> [RAW DATA]:
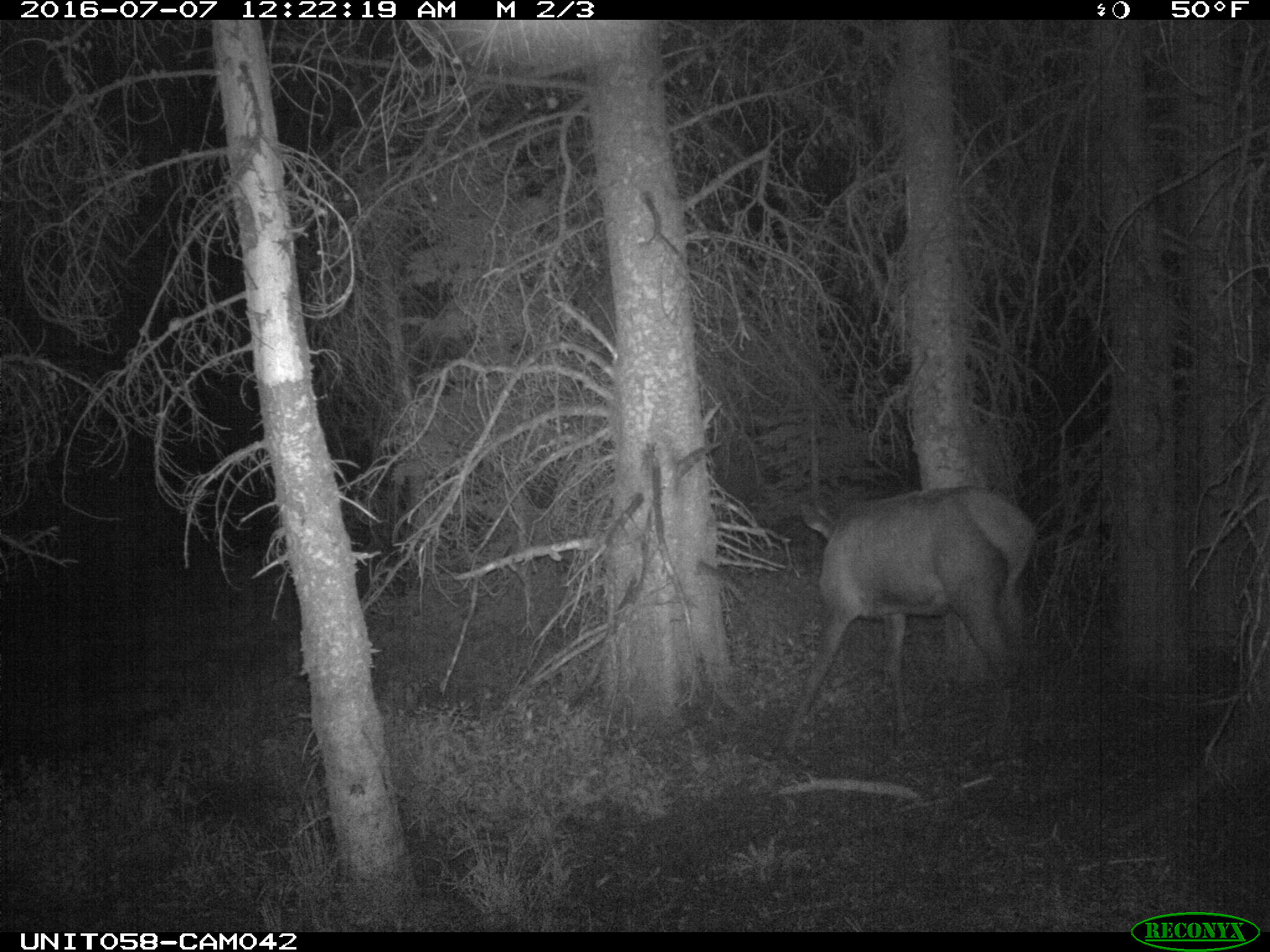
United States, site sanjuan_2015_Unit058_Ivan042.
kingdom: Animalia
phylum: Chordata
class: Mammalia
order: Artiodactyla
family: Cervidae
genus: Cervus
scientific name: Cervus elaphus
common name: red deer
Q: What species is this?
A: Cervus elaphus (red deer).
==
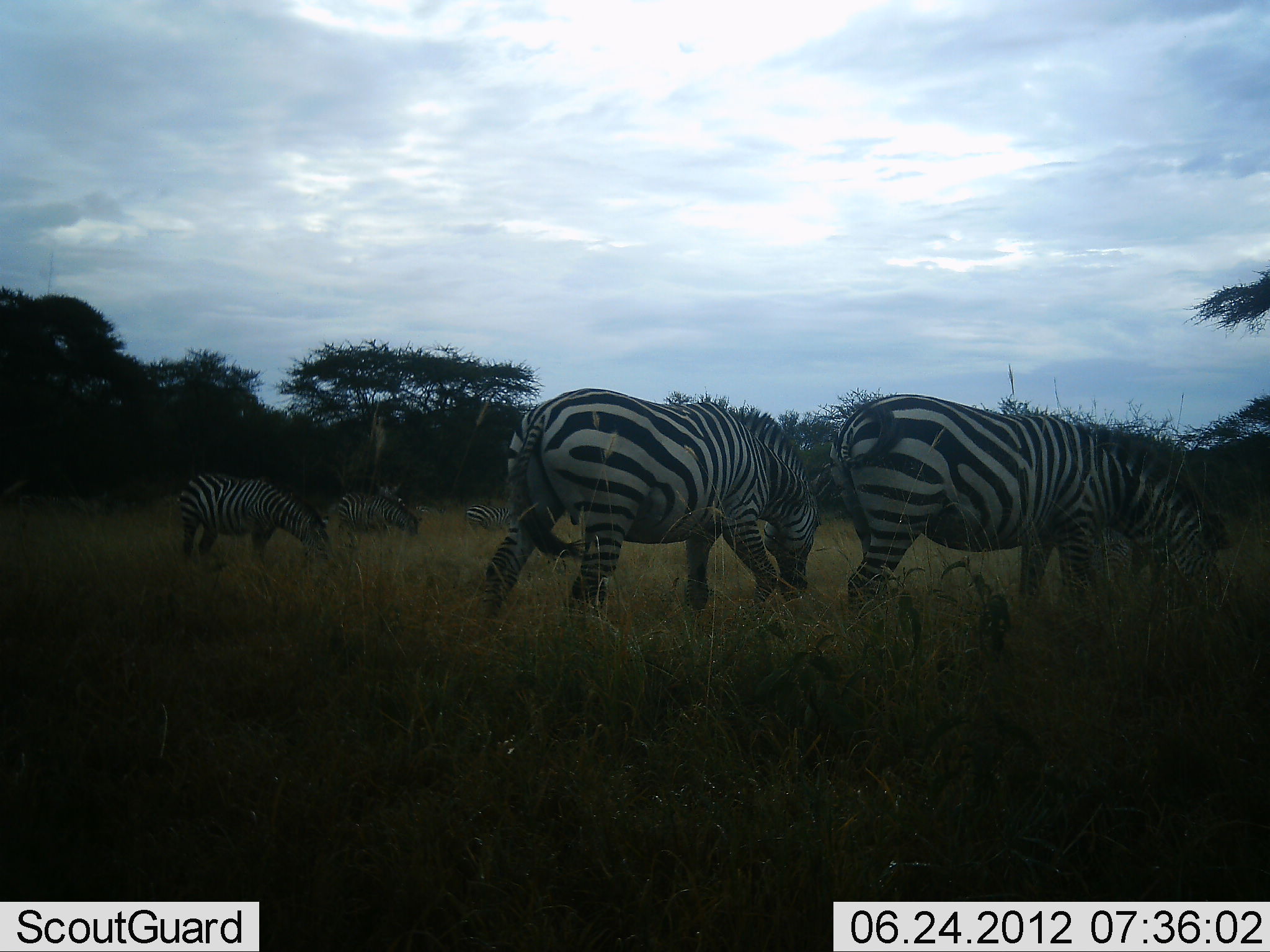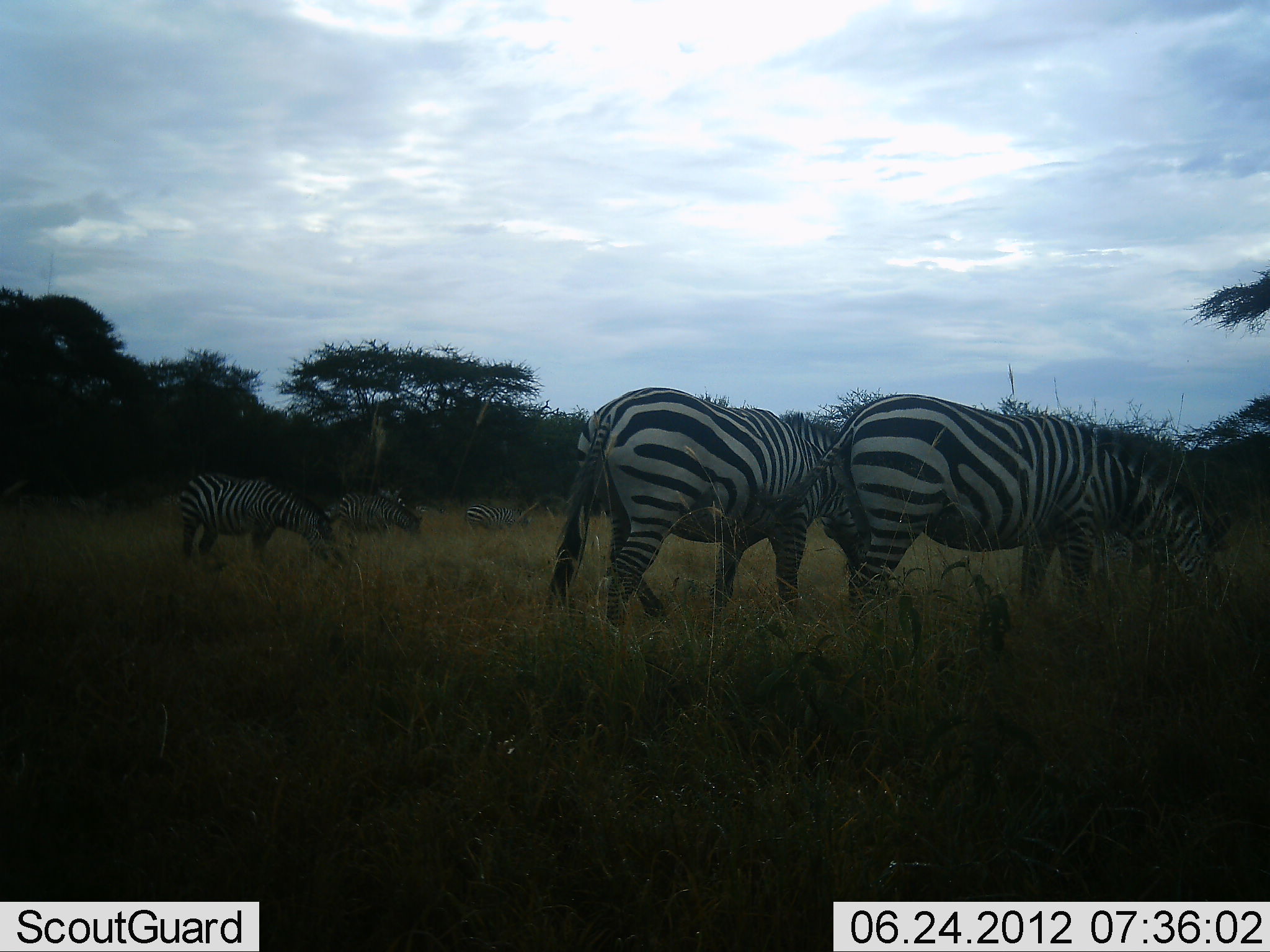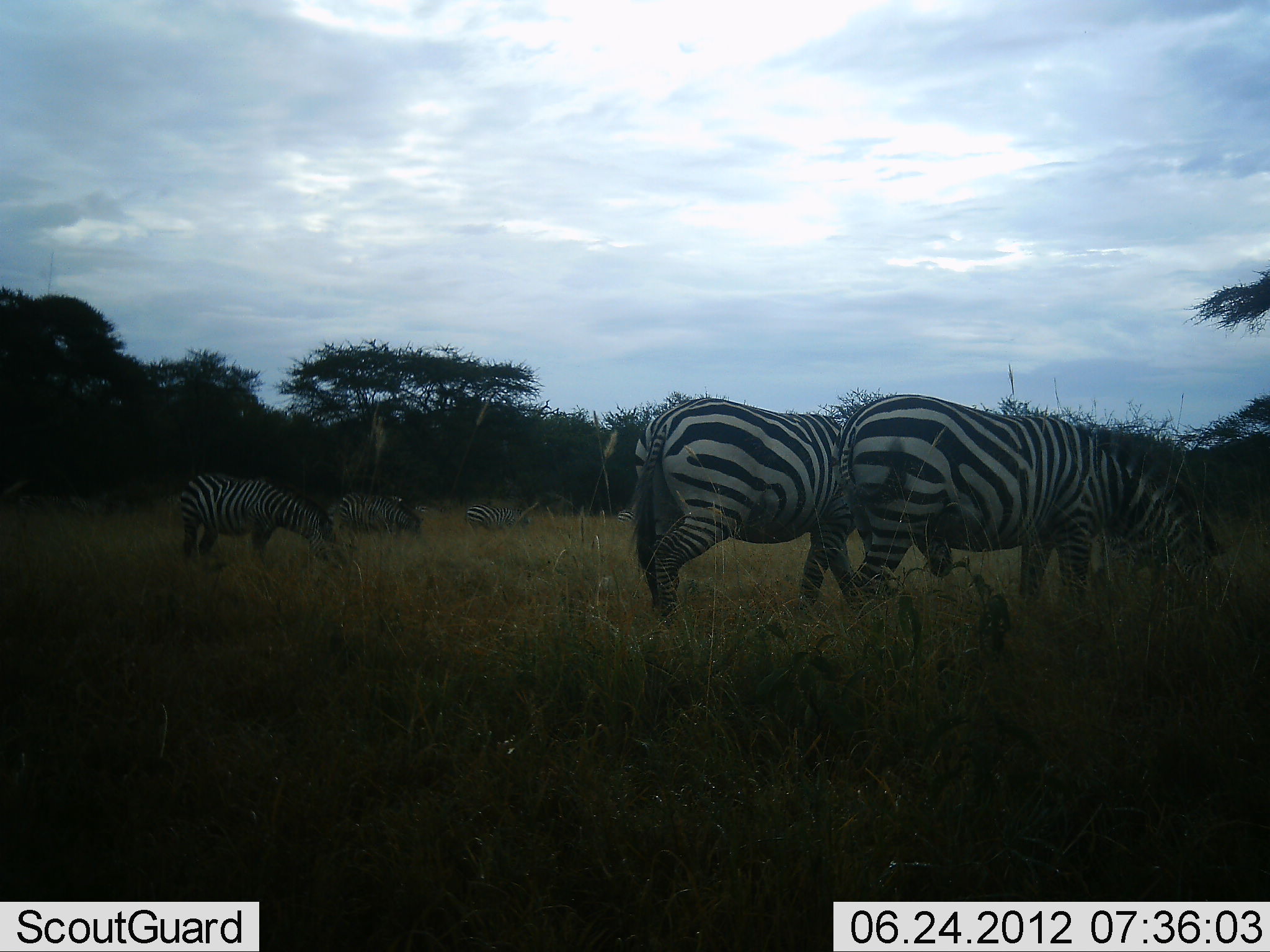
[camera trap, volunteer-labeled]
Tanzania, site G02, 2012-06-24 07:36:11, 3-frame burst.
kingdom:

> [WHAT TO WORK ON]: Would you please repeat exactly the lines above, starting at the line with "phylum: Chordata" and stopping at the line with "A: Cervus elaphus (red deer).", both included?

> [RESPONSE BELOW]:
phylum: Chordata
class: Mammalia
order: Artiodactyla
family: Cervidae
genus: Cervus
scientific name: Cervus elaphus
common name: red deer
Q: What species is this?
A: Cervus elaphus (red deer).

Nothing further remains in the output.